After an evaluation, GNOME has moved from Bugzilla to GitLab. Learn more about GitLab.
No new issues can be reported in GNOME Bugzilla anymore.
To report an issue in a GNOME project, go to GNOME GitLab.
Do not go to GNOME Gitlab for: Bluefish, Doxygen, GnuCash, GStreamer, java-gnome, LDTP, NetworkManager, Tomboy.

Bug 757611 - concurrent pulls can break due to shared tmp/


Summary:	concurrent pulls can break due to shared tmp/


Status:	RESOLVED FIXED

Product:	ostree
Classification:	Infrastructure
Component:	general
Version:	unspecified
Hardware:	Other Linux

Importance:	Normal normal
Target Milestone:	---
Assigned To:	OSTree maintainer(s)
QA Contact:	OSTree maintainer(s)

URL:
Whiteboard:

Depends on:
Blocks:

Reported:	2015-11-04 21:56 UTC by Colin Walters
Modified:	2015-12-14 11:34 UTC

See Also:
GNOME target:	---
GNOME version:	---

Attachments
Add glnx_steal_fd (752 bytes, patch) 2015-12-11 14:57 UTC, Alexander Larsson	committed	Details \| Review
Add glnx_mkdtempat (3.16 KB, patch) 2015-12-11 14:58 UTC, Alexander Larsson	committed	Details \| Review
repo: Use per-transaction staging dir (8.78 KB, patch) 2015-12-11 14:58 UTC, Alexander Larsson	reviewed	Details \| Review
repo: Add _ostree_repo_allocate_tmpdir helper (6.45 KB, patch) 2015-12-11 18:35 UTC, Alexander Larsson	accepted-commit_now	Details \| Review
repo: Use per-transaction staging dir (5.66 KB, patch) 2015-12-11 18:35 UTC, Alexander Larsson	accepted-commit_now	Details \| Review
repo: Allocate a tmpdir for each OstreeFetcher to isolate concurrent downloads (11.01 KB, patch) 2015-12-11 18:36 UTC, Alexander Larsson	accepted-commit_now	Details \| Review

Description Colin Walters 2015-11-04 21:56:21 UTC

<jhiesey> walters: it looks like most of the ostree admin functions use the sysroot lock for exclusive access, but what about other operations like ostree pull?
<jhiesey> I can run multiple of those simultaneously and get errors about corrupted objects
<jhiesey> is there any mechanism in ostree to prevent that, or is this expected behavior?
<walters> mmm...yes, i think the only thing that's breaking that is the shared caching in repo/tmp
<walters> for partial objects
<walters> we could generate a random tmpdir for those per pull run, but that would lose out on resumes

Comment 1 Colin Walters 2015-11-05 15:29:44 UTC

To clarify on this bug, concurrent pulls were intended to be supported - basically during the pull process, we only download objects we don't have, and the repo object store supports multiple writers with first-one-wins semantics.

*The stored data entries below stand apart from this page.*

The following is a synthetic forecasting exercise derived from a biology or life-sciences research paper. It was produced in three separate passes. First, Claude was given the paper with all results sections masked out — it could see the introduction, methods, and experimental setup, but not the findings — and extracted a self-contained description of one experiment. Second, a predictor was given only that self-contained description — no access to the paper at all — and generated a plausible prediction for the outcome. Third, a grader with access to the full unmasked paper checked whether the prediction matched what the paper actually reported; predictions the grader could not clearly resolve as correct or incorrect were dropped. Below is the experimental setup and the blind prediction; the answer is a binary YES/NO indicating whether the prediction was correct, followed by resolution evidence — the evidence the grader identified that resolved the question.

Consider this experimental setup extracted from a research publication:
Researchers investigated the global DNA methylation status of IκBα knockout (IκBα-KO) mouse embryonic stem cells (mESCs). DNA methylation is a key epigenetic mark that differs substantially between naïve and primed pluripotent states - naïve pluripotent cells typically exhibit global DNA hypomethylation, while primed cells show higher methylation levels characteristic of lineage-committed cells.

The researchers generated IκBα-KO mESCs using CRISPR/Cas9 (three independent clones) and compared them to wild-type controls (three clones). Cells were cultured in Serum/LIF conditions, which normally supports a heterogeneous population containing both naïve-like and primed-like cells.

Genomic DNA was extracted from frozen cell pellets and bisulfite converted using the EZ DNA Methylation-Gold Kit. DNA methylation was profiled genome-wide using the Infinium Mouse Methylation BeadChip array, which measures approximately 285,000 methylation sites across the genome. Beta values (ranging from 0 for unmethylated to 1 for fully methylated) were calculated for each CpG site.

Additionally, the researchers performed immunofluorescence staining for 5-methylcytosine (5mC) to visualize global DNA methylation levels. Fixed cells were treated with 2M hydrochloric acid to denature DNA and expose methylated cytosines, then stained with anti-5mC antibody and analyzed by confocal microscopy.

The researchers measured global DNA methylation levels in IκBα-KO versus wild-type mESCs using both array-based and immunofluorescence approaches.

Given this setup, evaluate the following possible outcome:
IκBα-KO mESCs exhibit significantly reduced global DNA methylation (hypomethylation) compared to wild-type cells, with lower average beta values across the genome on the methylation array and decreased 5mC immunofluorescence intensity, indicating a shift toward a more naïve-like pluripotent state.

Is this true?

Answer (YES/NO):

I think it's just this HTTP caching layer.  One thing that'd be slightly more elaborate is:

 - Scan for tmp/partial-objects-XXXXX/
 - For each one, try to lock it (lockfile)
 - If we can't lock any, create a new one
 
This way if you start a pull then ctrl-c, we'll correctly resume the next one.  Truly concurrent pulls may do repeated downloads and won't share partial objects.

Comment 2 Alexander Larsson 2015-12-11 14:57:55 UTC

Created attachment 317210 [details] [review]
Add glnx_steal_fd

This is very useful in combination with glnx_close_fd

Comment 3 Alexander Larsson 2015-12-11 14:58:09 UTC

Created attachment 317211 [details] [review]
Add glnx_mkdtempat

Create a temporary directory using mkdirat.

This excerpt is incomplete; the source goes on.